____ PAGE TEXT

# Linear and Non-Linear Regression

## Prerequisites:

We recommend that you run this this notebook in the cloud on Google Colab or any other GPU accelerated Tensorflow Implementation. If you're not already doing so. It's the simplest way to get started. You can also [install TensorFlow locally](https://www.tensorflow.org/install/). But, again, simple is best (with caveats):

[tf.keras](https://www.tensorflow.org/guide/keras) is the simplest way to build and train neural network models in TensorFlow. So, that's what we'll stick with in this tutorial, unless the models neccessitate a lower-level API.

Note that there's [tf.keras](https://www.tensorflow.org/guide/keras) (comes with TensorFlow) and there's [Keras](https://keras.io/) (standalone). You should be using [tf.keras](https://www.tensorflow.org/guide/keras) because (1) it comes with TensorFlow so you don't need to install anything extra and (2) it comes with powerful TensorFlow-specific features.

In [1]:
# TensorFlow and tf.keras
import tensorflow as tf
from tensorflow import keras
from tensorflow.keras.layers import Conv2D, MaxPooling2D, Dropout, Flatten, Dense, Input
from tensorflow.keras.models import Model

# Commonly used modules
import numpy as np
import os
import sys

# Images, plots, display, and visualization
import matplotlib.pyplot as plt
import pandas as pd
import seaborn as sns
import cv2
import IPython
from six.moves import urllib
%load_ext tensorboard
print(tf.__version__)

gpus = tf.config.experimental.list_physical_devices('GPU')
if gpus:
    try:
        # Currently, memory growth needs to be the same across GPUs
        for gpu in gpus:
            tf.config.experimental.set_memory_growth(gpu, True)
        logical_gpus = tf.config.experimental.list_logical_devices('GPU')
        print(len(gpus), "Physical GPUs,", len(logical_gpus), "Logical GPUs")

________

## TO DO:
Please reproduce, character for character, the part of the regression notebook above that opens with the words containing "We recommend that" and closes with "a lower-level API.".

____ RECORDED DATA

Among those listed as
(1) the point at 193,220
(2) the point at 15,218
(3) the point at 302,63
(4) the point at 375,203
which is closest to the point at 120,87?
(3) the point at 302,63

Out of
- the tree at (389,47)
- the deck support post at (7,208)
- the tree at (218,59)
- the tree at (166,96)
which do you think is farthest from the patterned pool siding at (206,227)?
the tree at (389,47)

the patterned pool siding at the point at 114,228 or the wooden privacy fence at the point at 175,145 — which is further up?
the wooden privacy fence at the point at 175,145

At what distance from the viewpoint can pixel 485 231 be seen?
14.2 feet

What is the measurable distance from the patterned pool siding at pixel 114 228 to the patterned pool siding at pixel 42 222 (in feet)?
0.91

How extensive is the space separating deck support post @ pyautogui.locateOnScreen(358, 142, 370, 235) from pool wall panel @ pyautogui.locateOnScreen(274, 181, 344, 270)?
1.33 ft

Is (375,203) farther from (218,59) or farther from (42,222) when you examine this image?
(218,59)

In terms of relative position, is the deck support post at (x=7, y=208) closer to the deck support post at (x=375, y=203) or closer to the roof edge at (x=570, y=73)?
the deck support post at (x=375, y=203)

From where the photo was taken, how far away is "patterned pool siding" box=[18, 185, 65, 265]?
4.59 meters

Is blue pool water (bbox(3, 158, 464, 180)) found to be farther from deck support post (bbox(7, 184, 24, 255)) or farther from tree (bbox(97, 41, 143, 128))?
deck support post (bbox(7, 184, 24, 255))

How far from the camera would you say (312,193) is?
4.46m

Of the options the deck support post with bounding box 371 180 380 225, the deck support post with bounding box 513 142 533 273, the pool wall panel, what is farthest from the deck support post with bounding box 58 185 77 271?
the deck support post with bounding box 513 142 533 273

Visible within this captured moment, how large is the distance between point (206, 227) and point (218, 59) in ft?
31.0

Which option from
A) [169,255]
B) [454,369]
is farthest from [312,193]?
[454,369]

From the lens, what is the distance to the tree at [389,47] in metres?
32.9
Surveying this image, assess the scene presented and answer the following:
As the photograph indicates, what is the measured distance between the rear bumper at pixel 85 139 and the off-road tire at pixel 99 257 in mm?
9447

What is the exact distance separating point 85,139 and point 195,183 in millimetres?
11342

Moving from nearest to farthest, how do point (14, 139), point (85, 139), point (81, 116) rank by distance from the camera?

________

## ANSWER:
We recommend that you run this this notebook in the cloud on Google Colab or any other GPU accelerated Tensorflow Implementation. If you're not already doing so. It's the simplest way to get started. You can also [install TensorFlow locally](https://www.tensorflow.org/install/). But, again, simple is best (with caveats):

[tf.keras](https://www.tensorflow.org/guide/keras) is the simplest way to build and train neural network models in TensorFlow. So, that's what we'll stick with in this tutorial, unless the models neccessitate a lower-level API.